Tweets in this tab have at least one note labeled Currently Rated Helpful, at least one of those Currently Rated Helpful notes must have labeled the Tweet “misinformed or potentially misleading”, and a majority of those Currently Rated Helpful notes had to have not labeled the Tweet as satire (either “It is a joke or satire that might be misinterpreted as a fact” or “It is clearly satirical/joking”). The Tweets that pass these filters are sorted reverse-chronologically by the timestamp of the Tweet’s first-created Currently Rated Helpful note.
This tab is only visible to pilot participants. It is designed to increase the likelihood that people from diverse perspectives rate each note, so that Birdwatch can ultimately elevate notes that people from a wide range of perspectives will find helpful. It also gives Birdwatch contributors an easy way to have immediate impact.
It contains a set of 5 Tweets that have notes that need more ratings (although there may be fewer than 5 Tweets if one of the Tweets was recently deleted by the author). Tweets in this tab are filtered to those that the contributor hasn’t rated any of the notes on, and Tweets with notes from the past day, unless no Tweets pass those filters for you (that will only happen if you’re a very active rater!). The tab is updated roughly every couple hours, so when the contributor has rated notes in the tab, they can come back later to see fresh Tweets.
Tweets on the Needs Your Help tab are sorted by a ranking score, where Tweets are ranked higher based on the proportion of notes on the Tweet that are labeled Needs More Ratings, and Tweets are ranked lower if your rating history is more similar to the other raters who’ve already rated notes on this Tweet: this is a mechanism to help increase the likelihood that people from diverse perspectives rate each note.
Specifically, the rater similarity score between a pair of raters is defined as the number of notes that both raters rated, divided by the minimum number of total notes each rater has rated(over each of the two raters).
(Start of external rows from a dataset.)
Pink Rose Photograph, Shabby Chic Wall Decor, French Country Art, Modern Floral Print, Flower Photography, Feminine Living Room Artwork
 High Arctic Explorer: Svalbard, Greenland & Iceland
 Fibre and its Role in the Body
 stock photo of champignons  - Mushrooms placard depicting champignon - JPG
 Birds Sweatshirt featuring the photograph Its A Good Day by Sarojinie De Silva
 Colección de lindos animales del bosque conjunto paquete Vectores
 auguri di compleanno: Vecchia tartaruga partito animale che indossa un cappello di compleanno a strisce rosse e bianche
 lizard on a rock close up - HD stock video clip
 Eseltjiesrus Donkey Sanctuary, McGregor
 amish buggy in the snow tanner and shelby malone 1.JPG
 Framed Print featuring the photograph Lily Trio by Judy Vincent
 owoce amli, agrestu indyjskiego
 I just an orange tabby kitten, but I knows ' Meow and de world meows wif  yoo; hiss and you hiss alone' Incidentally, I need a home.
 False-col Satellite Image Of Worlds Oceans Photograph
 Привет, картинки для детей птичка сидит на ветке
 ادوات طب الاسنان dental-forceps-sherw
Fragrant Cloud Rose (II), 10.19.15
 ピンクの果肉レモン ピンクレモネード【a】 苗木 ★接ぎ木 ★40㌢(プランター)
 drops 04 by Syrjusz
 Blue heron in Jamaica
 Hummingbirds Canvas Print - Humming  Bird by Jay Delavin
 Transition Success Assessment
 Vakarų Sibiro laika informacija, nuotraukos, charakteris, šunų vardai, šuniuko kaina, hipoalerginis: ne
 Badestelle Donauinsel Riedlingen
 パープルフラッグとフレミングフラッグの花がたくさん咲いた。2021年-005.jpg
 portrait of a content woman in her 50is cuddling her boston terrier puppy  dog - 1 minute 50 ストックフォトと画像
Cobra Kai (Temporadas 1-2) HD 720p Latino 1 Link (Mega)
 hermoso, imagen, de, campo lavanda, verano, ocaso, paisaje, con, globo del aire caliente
Example: if rater A rated notes 1, 2, and 3, while rater B rated notes 1, 3, 4, 5, and 6, then the similarity score between A and B = 2 / min(3, 5) = 2/3, because they both rated notes 1 and 3, for a total of 2, and the minimum number of total notes either rater has rated is 3. If two raters haven’t rated any of the same notes, the score is defined as 0.01 instead of 0. Then, the average rater similarity between a contributor and each other rater who’s rated a particular Tweet is computed, in order to compute the average rater similarity between the contributor and the raters of that Tweet. Then, Tweets are ranked in the Needs your help tab using the following score: 0.3 * proportionOfNotesOnTweetThatNeedMoreRatings - averageRaterSimilarityScore.
The factor of 0.3 is applied to help to balance between the two scores fairly equally. We may in the future experiment with using other forms of rater similarity, e.g. based on whether two contributors tend to agree when they rate the same notes. This version primarily reflects contributors’ interest in what they choose to rate.
When browsing Twitter on Android, iOS, or at Twitter.com, Birdwatch pilot participants may see cards on Tweets that have Birdwatch notes. Birdwatch cards may include a specific Birdwatch note or reference the number of Birdwatch notes on the Tweet, and link to the Birdwatch site where contributors can rate the notes.
If a Tweet has a Birdwatch note deemed Currently rated helpful by contributors (determined as described above in Note Ranking) then the note will be shown in the card, along with a button to rate the note. If the Tweet has multiple notes with Currently rated helpful status, the card will show one note, randomly cycling between them at periodic intervals in order to gather additional rating inputs on each.
If a Tweet has notes but none yet have Currently rated helpful status, the card will show the number of notes, and allow people to tap to read and rate those notes on the Birdwatch site.
If all notes on a Tweet have Currently not rated helpful status, no card will be shown. Pilot participants will still be able to access these notes via the Birdwatch icon displayed in the Tweet details page.